Gardens of delight

One of the advantages of being a knight is you have the prerogative - in fact, almost a duty - to indulge the most absurd fantasies…

One of the advantages of being a knight is you have the prerogative - in fact, almost a duty - to indulge the most absurd fantasies. For instance, you can take a fine, plain Georgian house, stick gothicky battlements on it and call it a castle. Nobody bats an eyelid. Then, your desire for whimsical architecture still unsated, you plonk castellations onto the stable-yard buildings and erect a couple of quaintly picturesque gate lodges. It all looks rather singular, but definitely charming: if knights can't dabble in make-believe, then who can?

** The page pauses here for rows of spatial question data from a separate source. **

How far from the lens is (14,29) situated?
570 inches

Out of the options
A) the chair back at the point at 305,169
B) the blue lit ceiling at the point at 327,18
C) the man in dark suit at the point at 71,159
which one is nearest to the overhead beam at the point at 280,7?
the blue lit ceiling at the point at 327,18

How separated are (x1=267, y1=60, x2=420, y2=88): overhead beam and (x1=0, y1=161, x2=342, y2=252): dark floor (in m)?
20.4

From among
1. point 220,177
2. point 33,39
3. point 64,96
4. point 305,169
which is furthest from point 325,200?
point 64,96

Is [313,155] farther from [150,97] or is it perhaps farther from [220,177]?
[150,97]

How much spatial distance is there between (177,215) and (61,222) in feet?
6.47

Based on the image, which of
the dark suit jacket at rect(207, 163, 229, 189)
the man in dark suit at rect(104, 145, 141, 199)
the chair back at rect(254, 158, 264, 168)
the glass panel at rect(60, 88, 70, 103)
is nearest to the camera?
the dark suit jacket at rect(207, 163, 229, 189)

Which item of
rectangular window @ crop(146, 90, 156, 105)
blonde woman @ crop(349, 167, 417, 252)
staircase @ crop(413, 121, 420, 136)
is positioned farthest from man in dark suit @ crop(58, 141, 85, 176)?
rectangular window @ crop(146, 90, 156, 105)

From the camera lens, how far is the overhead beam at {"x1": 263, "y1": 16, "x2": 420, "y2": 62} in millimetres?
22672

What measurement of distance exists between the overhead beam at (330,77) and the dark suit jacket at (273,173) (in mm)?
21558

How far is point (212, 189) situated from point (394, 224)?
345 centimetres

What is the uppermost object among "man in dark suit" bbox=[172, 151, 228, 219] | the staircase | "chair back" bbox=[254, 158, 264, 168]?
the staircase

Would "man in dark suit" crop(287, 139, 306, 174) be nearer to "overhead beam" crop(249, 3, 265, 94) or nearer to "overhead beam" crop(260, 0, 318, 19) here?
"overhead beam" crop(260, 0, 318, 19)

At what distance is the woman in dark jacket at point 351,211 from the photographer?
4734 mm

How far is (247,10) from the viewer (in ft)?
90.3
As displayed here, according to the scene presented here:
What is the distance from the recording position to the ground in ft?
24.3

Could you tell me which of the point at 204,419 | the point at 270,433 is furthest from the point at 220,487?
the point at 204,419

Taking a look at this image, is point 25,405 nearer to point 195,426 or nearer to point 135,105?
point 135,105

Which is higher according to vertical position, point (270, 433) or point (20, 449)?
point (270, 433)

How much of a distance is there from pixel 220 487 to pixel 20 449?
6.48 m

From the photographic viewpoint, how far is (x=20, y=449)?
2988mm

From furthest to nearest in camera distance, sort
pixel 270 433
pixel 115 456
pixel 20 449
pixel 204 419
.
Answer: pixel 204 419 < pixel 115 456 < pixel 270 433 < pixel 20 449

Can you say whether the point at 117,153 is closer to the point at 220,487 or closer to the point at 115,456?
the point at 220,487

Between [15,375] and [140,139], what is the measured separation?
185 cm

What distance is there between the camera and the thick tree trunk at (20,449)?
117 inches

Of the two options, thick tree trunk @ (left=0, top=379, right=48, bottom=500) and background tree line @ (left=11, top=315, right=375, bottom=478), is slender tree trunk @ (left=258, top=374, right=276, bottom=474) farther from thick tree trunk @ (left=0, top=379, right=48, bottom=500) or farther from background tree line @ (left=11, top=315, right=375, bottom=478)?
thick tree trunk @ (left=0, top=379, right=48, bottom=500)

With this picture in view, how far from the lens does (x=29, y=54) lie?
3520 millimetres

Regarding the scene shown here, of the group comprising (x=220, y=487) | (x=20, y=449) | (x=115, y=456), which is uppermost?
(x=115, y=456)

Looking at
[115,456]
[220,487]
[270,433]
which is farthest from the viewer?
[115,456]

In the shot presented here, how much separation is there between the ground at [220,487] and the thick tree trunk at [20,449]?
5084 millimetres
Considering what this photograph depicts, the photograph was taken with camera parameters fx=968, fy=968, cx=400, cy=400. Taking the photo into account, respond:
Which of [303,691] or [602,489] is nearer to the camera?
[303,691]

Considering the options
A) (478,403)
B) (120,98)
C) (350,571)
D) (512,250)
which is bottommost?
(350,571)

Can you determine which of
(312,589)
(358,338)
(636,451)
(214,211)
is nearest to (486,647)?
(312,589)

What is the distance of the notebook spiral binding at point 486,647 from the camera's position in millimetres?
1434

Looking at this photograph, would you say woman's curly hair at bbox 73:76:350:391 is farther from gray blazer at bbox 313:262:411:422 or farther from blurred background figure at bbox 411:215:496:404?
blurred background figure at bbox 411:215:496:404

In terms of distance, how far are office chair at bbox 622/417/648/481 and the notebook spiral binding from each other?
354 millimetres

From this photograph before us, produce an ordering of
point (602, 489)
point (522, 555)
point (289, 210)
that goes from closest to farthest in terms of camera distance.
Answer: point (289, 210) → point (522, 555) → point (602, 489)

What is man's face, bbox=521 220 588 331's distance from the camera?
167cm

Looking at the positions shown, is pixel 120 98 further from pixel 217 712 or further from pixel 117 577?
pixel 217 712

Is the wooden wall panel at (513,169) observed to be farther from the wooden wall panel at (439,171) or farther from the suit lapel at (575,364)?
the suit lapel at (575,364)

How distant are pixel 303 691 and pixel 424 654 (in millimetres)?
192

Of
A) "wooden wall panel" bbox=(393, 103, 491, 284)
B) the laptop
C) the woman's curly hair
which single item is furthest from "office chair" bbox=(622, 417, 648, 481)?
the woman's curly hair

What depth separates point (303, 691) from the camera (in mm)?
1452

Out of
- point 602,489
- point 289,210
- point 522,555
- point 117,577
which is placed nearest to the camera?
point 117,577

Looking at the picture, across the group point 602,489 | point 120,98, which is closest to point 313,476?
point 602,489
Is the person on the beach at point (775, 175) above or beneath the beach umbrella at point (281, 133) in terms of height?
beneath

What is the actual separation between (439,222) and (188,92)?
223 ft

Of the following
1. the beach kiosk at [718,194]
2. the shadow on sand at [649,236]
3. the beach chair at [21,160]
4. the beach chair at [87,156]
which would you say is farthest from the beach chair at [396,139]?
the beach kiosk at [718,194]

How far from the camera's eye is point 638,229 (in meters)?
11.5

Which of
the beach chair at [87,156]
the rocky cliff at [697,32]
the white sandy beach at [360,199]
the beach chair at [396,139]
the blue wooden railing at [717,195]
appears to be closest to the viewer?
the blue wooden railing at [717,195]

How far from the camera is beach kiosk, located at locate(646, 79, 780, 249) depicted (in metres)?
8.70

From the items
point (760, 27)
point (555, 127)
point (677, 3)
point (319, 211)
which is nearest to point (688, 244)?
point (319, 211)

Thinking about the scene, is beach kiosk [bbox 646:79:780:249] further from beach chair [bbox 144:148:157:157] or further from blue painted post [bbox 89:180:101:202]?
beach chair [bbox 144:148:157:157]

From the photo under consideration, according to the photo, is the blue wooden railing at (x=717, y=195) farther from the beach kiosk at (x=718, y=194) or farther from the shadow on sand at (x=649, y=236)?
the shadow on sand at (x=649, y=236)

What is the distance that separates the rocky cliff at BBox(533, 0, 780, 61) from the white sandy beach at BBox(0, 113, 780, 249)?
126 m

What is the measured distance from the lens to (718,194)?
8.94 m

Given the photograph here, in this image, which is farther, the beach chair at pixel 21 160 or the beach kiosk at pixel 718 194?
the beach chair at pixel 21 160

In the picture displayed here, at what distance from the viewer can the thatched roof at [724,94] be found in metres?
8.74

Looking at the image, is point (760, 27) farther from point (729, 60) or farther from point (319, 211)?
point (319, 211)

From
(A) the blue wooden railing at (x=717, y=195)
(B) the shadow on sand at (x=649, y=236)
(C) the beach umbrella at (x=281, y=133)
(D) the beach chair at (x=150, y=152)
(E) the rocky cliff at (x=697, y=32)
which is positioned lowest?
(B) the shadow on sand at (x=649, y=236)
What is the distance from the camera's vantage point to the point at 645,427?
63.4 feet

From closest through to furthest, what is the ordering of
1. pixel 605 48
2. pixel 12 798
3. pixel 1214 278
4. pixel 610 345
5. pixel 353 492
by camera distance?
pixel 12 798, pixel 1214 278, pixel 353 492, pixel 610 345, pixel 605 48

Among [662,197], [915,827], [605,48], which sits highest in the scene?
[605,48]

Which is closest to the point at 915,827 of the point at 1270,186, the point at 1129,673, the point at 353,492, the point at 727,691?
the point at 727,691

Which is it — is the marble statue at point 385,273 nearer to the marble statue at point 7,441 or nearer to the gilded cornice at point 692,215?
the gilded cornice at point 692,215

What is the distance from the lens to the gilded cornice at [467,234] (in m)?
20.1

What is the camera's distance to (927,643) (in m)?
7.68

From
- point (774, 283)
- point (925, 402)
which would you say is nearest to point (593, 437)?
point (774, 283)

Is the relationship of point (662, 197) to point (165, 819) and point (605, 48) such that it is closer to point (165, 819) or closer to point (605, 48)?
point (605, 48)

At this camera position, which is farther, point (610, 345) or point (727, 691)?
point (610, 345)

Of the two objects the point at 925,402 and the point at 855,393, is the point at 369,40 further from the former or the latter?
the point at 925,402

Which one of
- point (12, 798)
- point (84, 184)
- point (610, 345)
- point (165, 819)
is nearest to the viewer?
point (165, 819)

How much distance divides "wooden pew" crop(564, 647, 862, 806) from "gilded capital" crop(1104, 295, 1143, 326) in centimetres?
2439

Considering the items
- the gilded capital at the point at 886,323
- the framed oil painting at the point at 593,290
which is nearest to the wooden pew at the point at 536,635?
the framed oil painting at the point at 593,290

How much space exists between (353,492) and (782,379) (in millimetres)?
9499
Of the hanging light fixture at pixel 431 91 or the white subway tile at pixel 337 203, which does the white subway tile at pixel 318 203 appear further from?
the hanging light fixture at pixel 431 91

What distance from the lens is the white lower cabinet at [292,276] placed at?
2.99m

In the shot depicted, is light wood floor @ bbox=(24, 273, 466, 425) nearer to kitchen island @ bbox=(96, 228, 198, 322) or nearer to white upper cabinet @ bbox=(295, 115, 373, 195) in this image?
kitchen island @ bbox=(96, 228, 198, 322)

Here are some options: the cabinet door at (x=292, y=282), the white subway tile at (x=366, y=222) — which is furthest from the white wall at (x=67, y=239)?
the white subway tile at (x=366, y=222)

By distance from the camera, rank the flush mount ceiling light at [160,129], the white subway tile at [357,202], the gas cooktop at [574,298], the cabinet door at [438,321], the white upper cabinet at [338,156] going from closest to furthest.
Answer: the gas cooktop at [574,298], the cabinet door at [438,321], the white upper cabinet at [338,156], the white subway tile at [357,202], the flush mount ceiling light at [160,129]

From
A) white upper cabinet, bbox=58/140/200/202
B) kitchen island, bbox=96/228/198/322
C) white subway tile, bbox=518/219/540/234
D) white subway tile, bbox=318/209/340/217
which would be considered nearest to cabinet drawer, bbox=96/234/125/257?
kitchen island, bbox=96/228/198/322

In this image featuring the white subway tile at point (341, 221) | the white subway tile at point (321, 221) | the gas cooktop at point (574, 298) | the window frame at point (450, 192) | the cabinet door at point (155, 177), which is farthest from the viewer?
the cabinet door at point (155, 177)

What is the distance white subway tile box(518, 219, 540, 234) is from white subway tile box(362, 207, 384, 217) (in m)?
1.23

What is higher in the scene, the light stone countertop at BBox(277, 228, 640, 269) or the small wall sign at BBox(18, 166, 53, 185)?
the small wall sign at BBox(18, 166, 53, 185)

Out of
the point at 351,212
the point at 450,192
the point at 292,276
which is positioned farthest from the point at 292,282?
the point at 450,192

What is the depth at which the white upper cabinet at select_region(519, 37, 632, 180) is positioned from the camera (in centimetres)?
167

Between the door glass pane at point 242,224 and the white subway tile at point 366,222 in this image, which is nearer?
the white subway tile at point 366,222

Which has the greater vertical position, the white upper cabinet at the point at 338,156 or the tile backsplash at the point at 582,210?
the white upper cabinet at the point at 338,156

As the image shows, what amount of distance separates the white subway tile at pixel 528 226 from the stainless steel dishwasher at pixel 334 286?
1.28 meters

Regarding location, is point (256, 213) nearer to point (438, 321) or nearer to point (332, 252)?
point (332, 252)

The above-mentioned renovations were carried out around 1820 by the 25th Knight of Glin (also known as the Knight of the Women - he had a way with them) on the family home in Co Limerick. Today Glin Castle still sits proudly on the edge of the river Shannon, nobly impervious to the Atlantic winds that tear up the estuary. A white bathing lodge in the guise of a miniature gothic fort monitors passing traffic on the river. Its crisp laundry-white exterior is as neatly starched as the sheets on the antique beds that cradle the guests who stay at the castle, now a stately bed-and-breakfast.

The present Knight of Glin is Desmond FitzGerald. Like his ancestor, he also has a penchant for follies: his most recent is a stone circle of honey-coloured boulders, leftovers from nearby roadworks. Posed mystically on top of a hill and surrounded by dappled grass and woodland, the eerie grouping makes a nice counterpoint to the black, arched openings of a stone grotto, another of the earlier knight's constructions. But Desmond FitzGerald isn't just a follybuilder. "The Knight" (as he is concisely dubbed) is a zealous conservationist and historian and, as president of the Georgian Society, is in the vanguard of numerous, urgent campaigns to save our fragile heritage.

At his side is his wife, Olda FitzGerald, herself a keen scholar of all things Irish. And it is in Olda's elegant new book, Irish Gardens, that the demesne at Glin Castle and 19 other romantic, peculiarly Irish gardens are lovingly described and brought to life. With sympathy and humour, she chronicles their colourful histories and details their present beauties, giving a meaty and very welcome depth to her subject. Light-filled photographs by Stephen Robson and enchanting pictorial maps by William Pounds splendidly complement the text.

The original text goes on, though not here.